The condition is needed, the rproc->cached_table is null if the firmware as
been preloaded and the Linux remote proc just attaches to it.
The cached is used only when Linux loads the firmware, as the resource table is
extracted from the elf file to parse resource before the load of the firmware.
>
> So that problem is fixed. Let me know about your FW image and we'll pick it up
> from there.
I use the following example available on the stm32mp1 image:
/usr/local/Cube-M4-examples/STM32MP157C-DK2/Applications/OpenAMP/OpenAMP_TTY_echo_wakeup/lib/firmware/
This exemple use the RPMsg and also blink a LED when while running.

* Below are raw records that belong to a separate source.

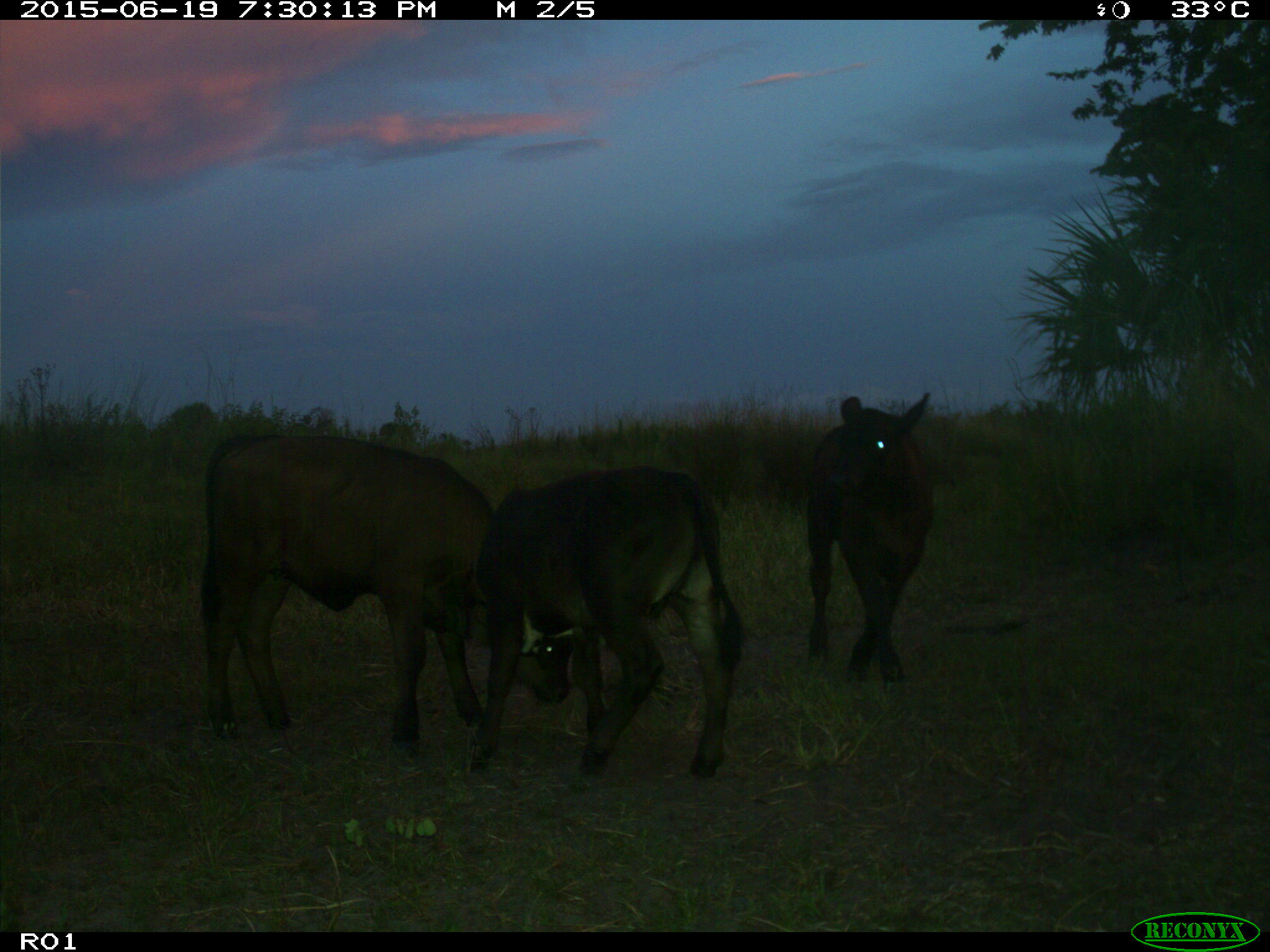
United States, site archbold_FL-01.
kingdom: Animalia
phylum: Chordata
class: Mammalia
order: Artiodactyla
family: Bovidae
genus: Bos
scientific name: Bos taurus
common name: domestic cow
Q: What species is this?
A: Bos taurus (domestic cow).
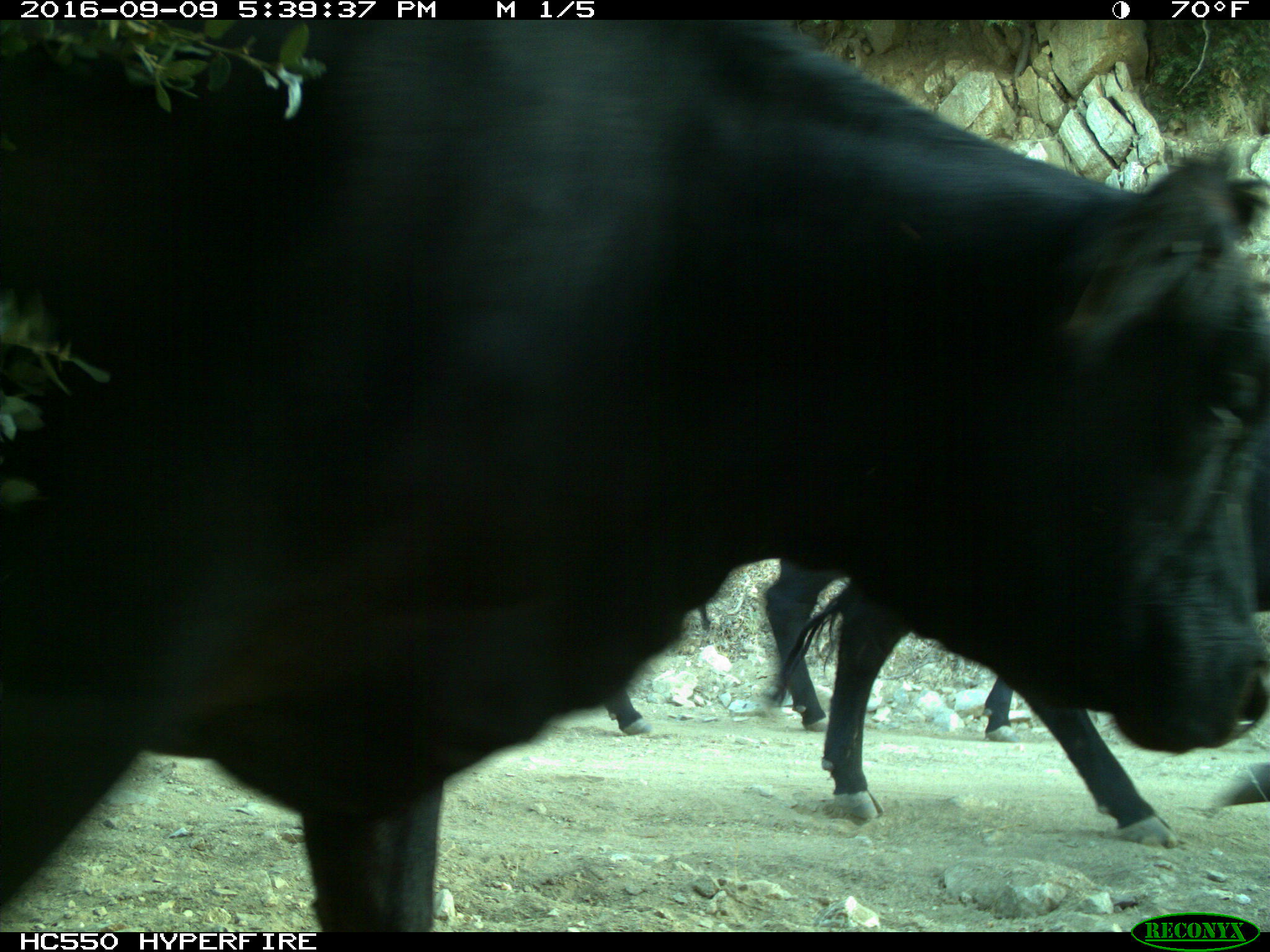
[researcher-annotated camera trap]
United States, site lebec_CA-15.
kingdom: Animalia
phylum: Chordata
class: Mammalia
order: Artiodactyla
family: Bovidae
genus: Bos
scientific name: Bos taurus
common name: domestic cow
Bos taurus (domestic cow).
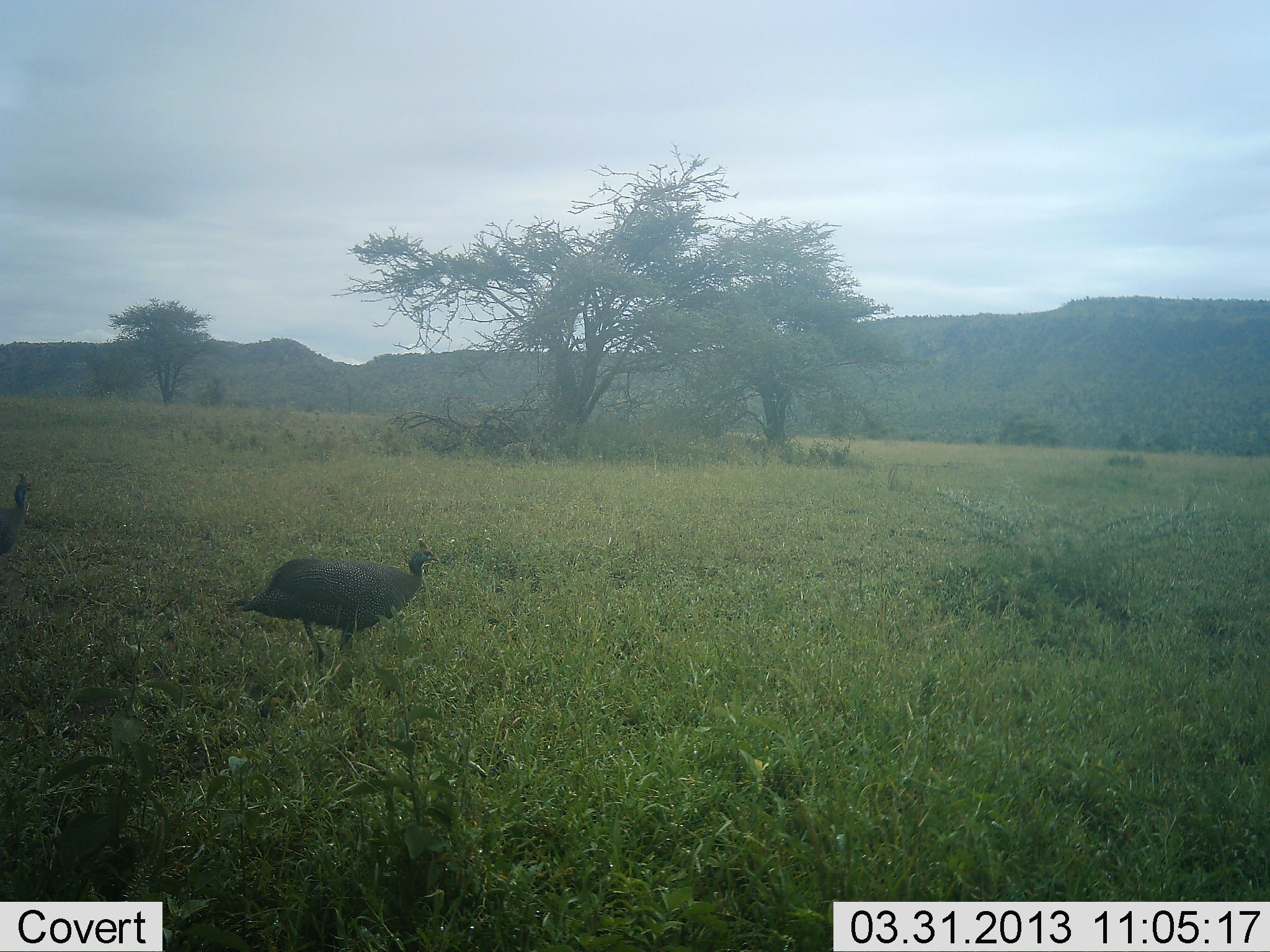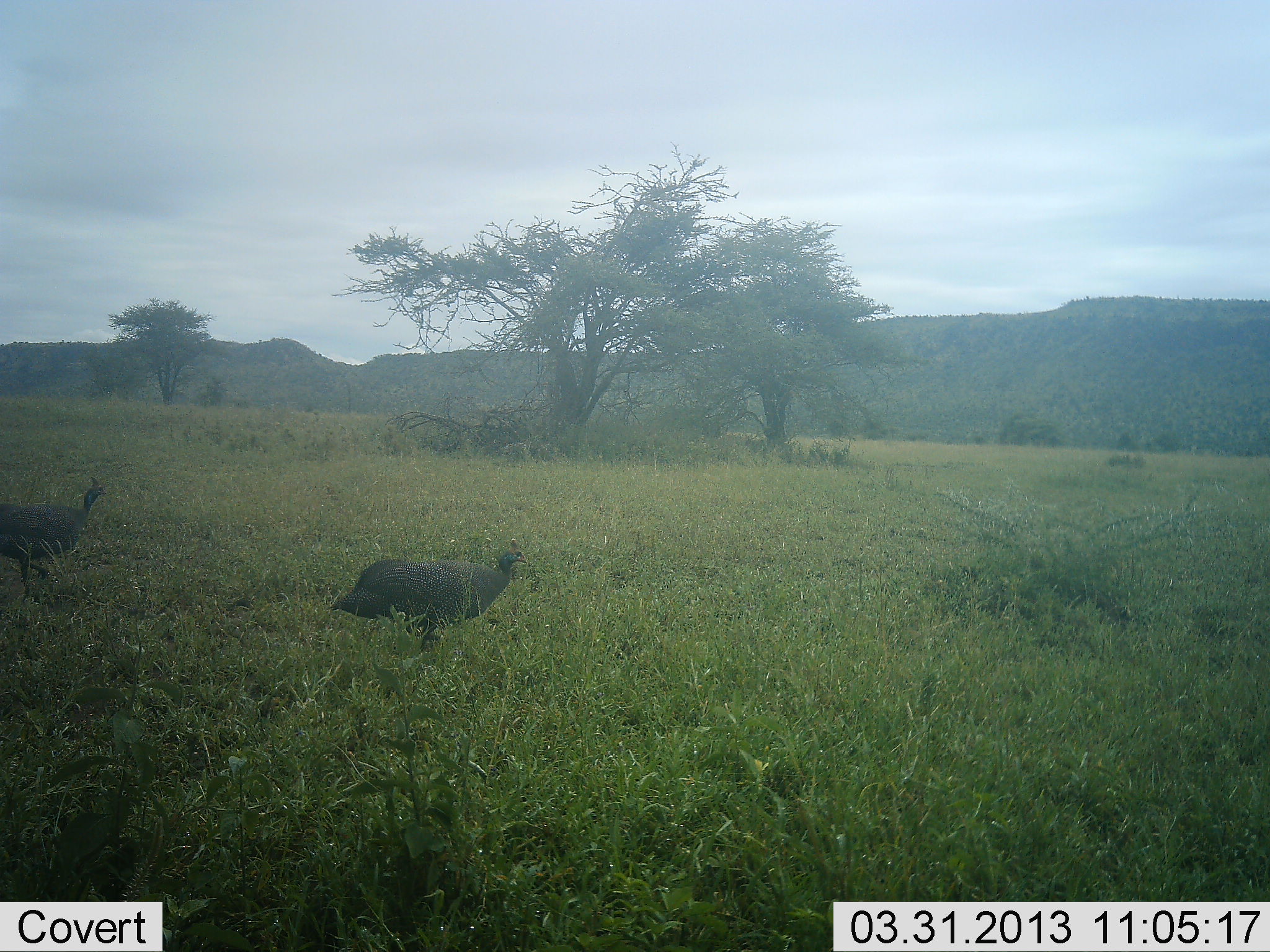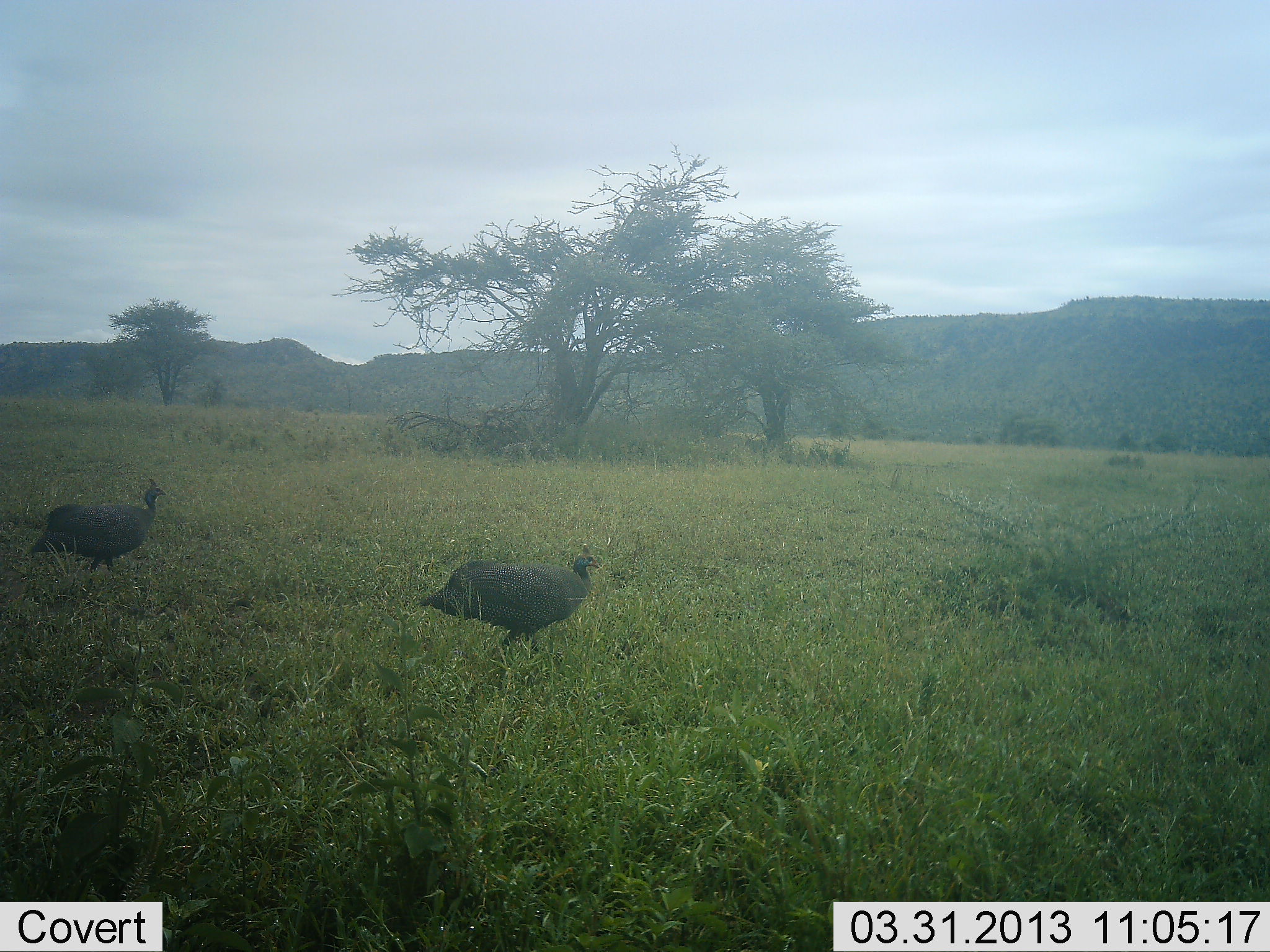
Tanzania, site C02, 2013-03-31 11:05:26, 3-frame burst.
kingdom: Animalia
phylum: Chordata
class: Aves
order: Galliformes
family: Numididae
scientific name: Numididae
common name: guinea fowl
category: guineafowl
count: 2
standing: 4%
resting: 0%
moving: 96%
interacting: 0%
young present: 0%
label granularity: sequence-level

Don't hesitate if you need me to send it to you by mail.
Thank,
Arnaud
>
> Mathieu
>
>> +
>> ret = __rproc_detach(rproc);
>> if (ret) {
>> atomic_inc(&rproc->power);
>> @@ -1975,10 +1982,14 @@ int rproc_detach(struct rproc *rproc)
>>
>> rproc_disable_iommu(rproc);
>>
>> + /* Free the chached table memory that can has been allocated*/
>> + kfree(rproc->cached_table);
>> + rproc->cached_table = NULL;
>> /*
>> - * Set the remote processor's table pointer to NULL. Since mapping
>> - * of the resource table to a virtual address is done in the platform
>> - * driver, unmapping should also be done there.
>> + * Set the remote processor's table pointer to NULL. If mapping
>> + * of the resource table to a virtual address has been done in the
>> + * platform driver(attachment to an existing firmware),
>> + * unmapping should also be done there.
>> */
>> rproc->table_ptr = NULL;
>> out:
>> --
>> 2.17.1
>>
>>
>>